Exclude duplicates( by content) in wallking trough directory - java

Question

Here is the code I wrote, with some help of course. But there is some bugs in the logic part I cant spot. I am pretty new to programming, and i little help wouldn't mind

public class Directories {

 public static void main(String[] args) {
    Path currentDir = Paths.get("/root"); // some directory
    displayDirectoryContents(currentDir);
}

public static void displayDirectoryContents(Path dir) {

    final List<Path> duplicates = new ArrayList<Path>();
    final List<Path> uniqueFiles = new ArrayList<Path>();   
    try {   
        final DirectoryStream<Path> stream = Files.newDirectoryStream(dir);
        for(Path entry : stream){
            if(Files.isDirectory(entry)){
                displayDirectoryContents(entry);
            } else {
                for(final Path alreadySeen : uniqueFiles){
                    if(isDuplicated(entry, alreadySeen)){
                        duplicates.add(entry);

                    } else {
                        uniqueFiles.add(entry);

                    }   
                }
            }
        }

    } catch (Exception e) {
        e.printStackTrace();
    }
}
private static final boolean isDuplicated(final Path first, final Path second){
    try{
        return Files.size(first) == Files.size(second) && 
                Arrays.equals(Files.readAllBytes(first), Files.readAllBytes(second));
    } catch (IOException e) {
        e.printStackTrace();
    }
    return false;

}

}

I would really appreciate some help. Thank you

Answer 1

Here is a solution based on Java 8, using Files.find():

public static void listDups(final Path baseDir)
{
    final BiPredicate<Path, BasicFileAttributes> filesOnly
        = (path, attrs) -> attrs.isRegularFile();

    final List<Path> uniqueFiles = new ArrayList<>();
    final List<Path> dups = new ArrayList<>();

    try (
        final Stream<Path> stream = Files.find(baseDir, filesOnly);
    ) {
        stream.forEach(path -> {
            final boolean alreadyFound = uniqueFiles.stream()
                .anyMatch(found -> sameContent(path, found));
            final List<Path> list = alreadyFound ? dups : uniqueFiles;
            list.add(path);
        }
    }

    return dups;
}

private static final sameContent(final Path first, final Path second)
    throws IOException
{
    return Files.size(first) == Files.size(second)
        && Arrays.equals(Files.readAllBytes(first), Files.readAllBytes(second));
}

Not ideal however; you might want to replace the Arrays.equals() with sequential reading from input streams from both files.

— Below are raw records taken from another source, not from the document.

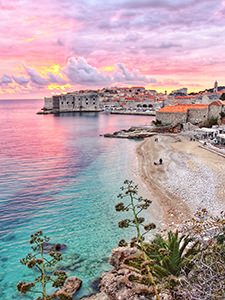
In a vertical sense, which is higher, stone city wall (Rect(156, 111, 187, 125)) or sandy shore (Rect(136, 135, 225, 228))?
stone city wall (Rect(156, 111, 187, 125))

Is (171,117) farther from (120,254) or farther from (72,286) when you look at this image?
(72,286)

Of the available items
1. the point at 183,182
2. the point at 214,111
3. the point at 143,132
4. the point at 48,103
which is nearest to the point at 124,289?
the point at 183,182

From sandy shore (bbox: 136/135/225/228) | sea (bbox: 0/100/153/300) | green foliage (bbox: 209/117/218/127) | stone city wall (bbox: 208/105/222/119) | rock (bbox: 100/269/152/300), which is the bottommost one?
sea (bbox: 0/100/153/300)

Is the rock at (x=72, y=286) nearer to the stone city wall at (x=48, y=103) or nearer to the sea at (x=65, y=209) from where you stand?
the sea at (x=65, y=209)

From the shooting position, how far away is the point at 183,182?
14.9 m

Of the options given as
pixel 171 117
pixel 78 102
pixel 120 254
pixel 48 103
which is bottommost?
pixel 120 254

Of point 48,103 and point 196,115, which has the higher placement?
point 48,103

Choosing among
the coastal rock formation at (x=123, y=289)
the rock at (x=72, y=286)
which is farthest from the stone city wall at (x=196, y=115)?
the coastal rock formation at (x=123, y=289)

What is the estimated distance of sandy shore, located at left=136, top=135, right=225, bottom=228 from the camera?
1155 centimetres

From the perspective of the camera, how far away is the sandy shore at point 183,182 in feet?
37.9

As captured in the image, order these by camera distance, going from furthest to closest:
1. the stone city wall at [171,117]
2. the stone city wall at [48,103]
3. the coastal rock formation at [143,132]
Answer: the stone city wall at [48,103], the stone city wall at [171,117], the coastal rock formation at [143,132]

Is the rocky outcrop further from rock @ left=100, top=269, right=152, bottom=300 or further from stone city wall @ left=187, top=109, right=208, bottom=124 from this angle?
stone city wall @ left=187, top=109, right=208, bottom=124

But that is a proof of concept.

Answer 2

The questions should be arisen are:

1. How do you want to check for "duplicating by content"? Do you mean comparing them byte-by-byte? What if there are two files of 10Gb length? What if there are plenty of such files?
2. Suppose two files are equal by content. Which one do you want to include to the list?

In this answer I supposed the following details:

1. md5 is used to check files for similarity. In this question you can see how one can get it in java.

2. you don't care what the file is missed; you just need to exclude any duplicate. (it's done by (f1, f2) -> f1) merge function in code)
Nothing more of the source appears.